**ABOUT THIS TASK:**
Without the pictures, write out every entry that follows exactly.

(Dataset entries)
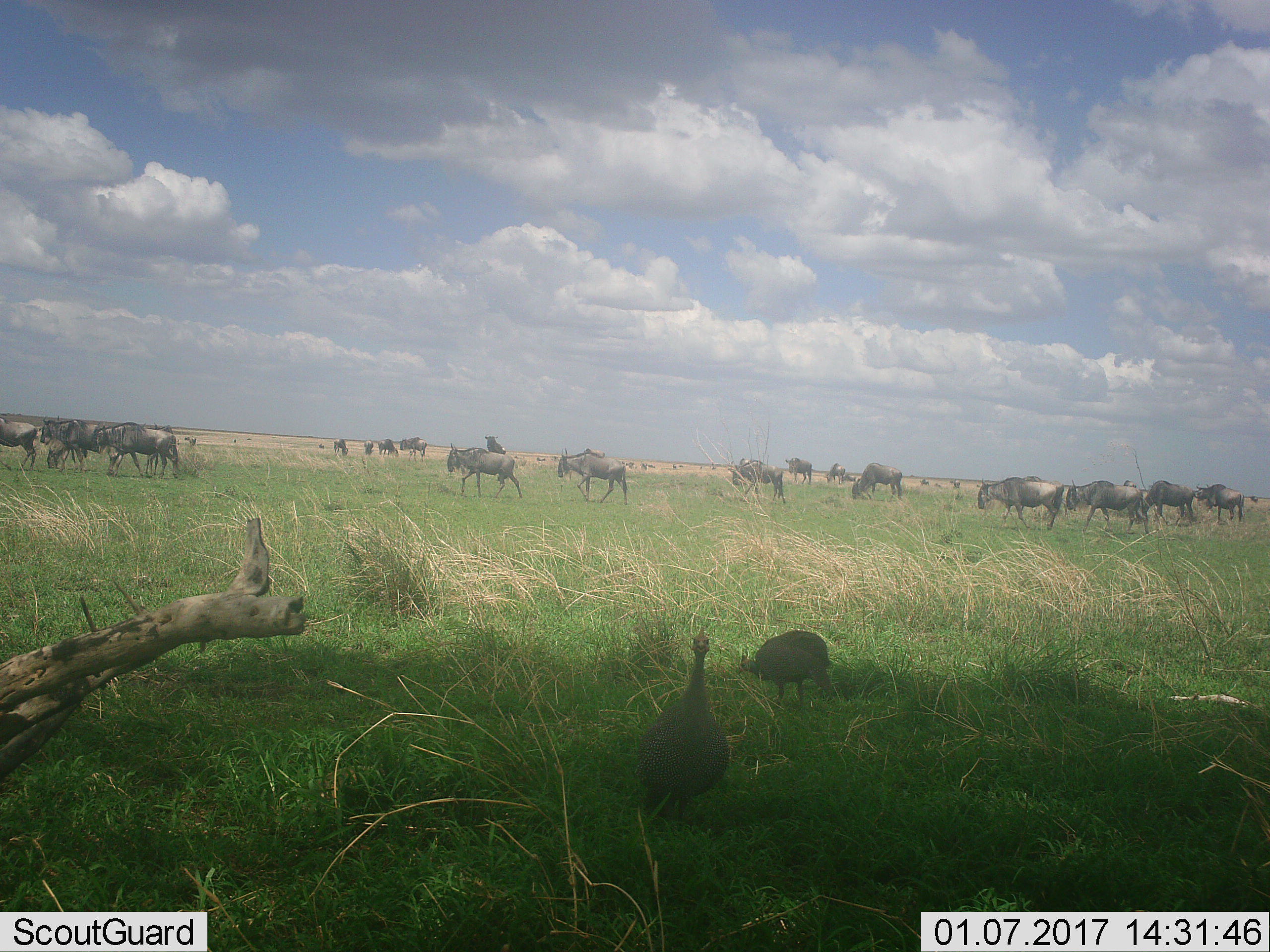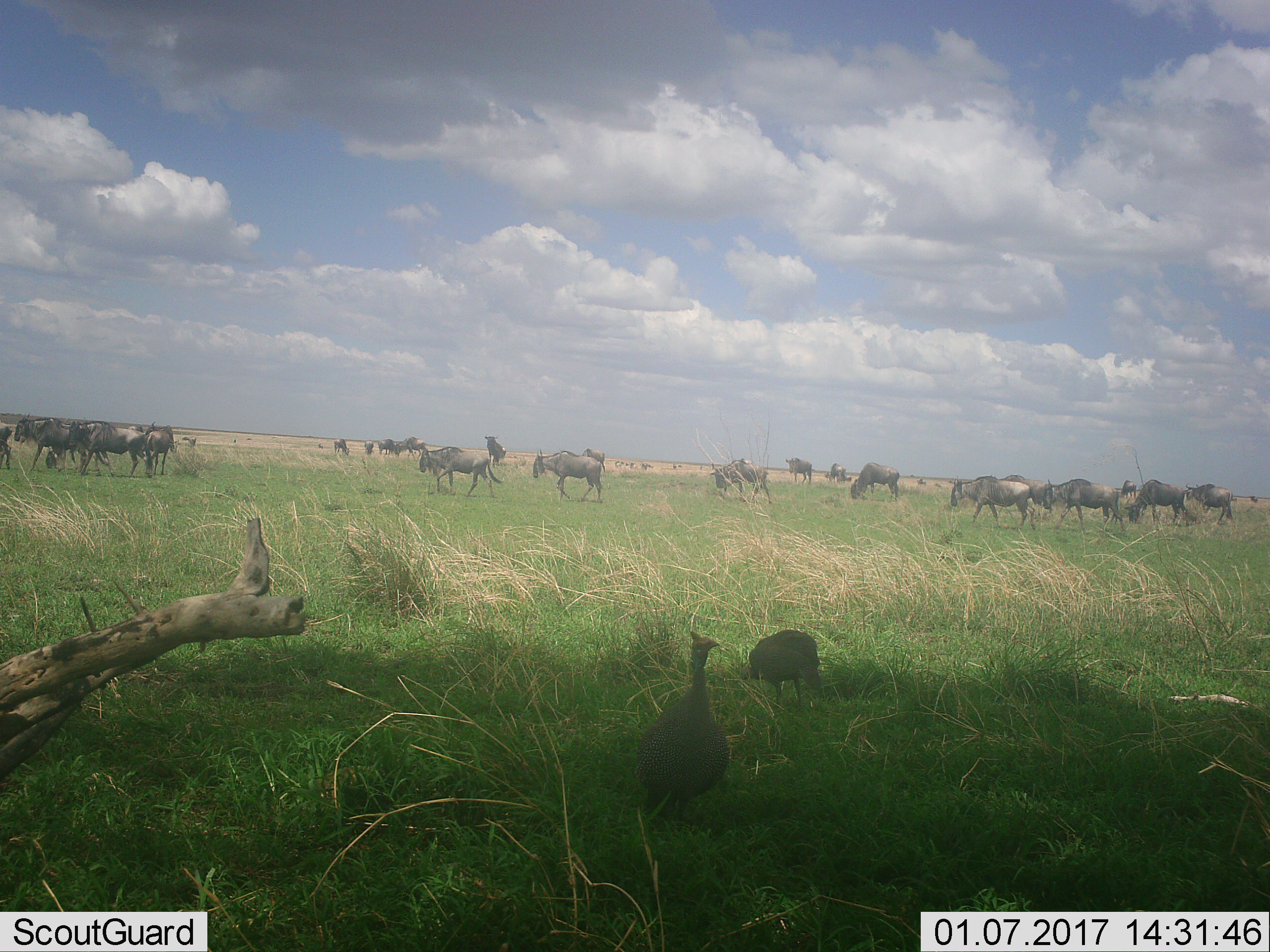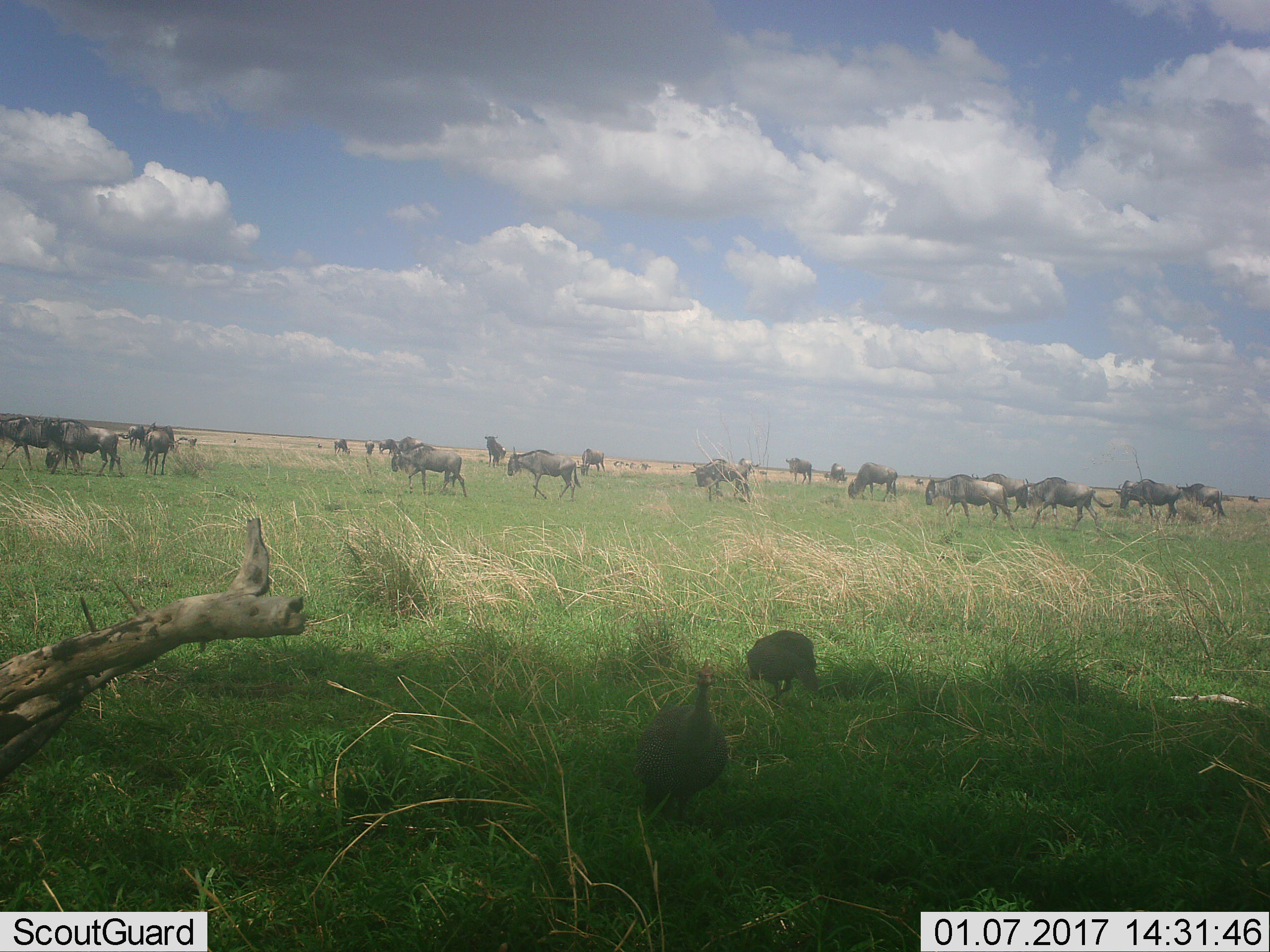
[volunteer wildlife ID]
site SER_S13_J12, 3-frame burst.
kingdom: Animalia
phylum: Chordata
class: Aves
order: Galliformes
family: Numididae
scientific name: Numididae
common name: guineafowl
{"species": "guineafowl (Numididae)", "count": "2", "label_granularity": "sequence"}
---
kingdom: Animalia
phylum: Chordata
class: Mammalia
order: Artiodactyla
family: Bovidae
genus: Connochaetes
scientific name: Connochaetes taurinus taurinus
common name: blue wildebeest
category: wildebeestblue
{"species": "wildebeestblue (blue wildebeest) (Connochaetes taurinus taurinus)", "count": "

**ANSWER FOR THE TASK:**
[volunteer wildlife ID]
site SER_S13_J12, 3-frame burst.
kingdom: Animalia
phylum: Chordata
class: Aves
order: Galliformes
family: Numididae
scientific name: Numididae
common name: guineafowl
{"species": "guineafowl (Numididae)", "count": "2", "label_granularity": "sequence"}
---
kingdom: Animalia
phylum: Chordata
class: Mammalia
order: Artiodactyla
family: Bovidae
genus: Connochaetes
scientific name: Connochaetes taurinus taurinus
common name: blue wildebeest
category: wildebeestblue
{"species": "wildebeestblue (blue wildebeest) (Connochaetes taurinus taurinus)", "count": "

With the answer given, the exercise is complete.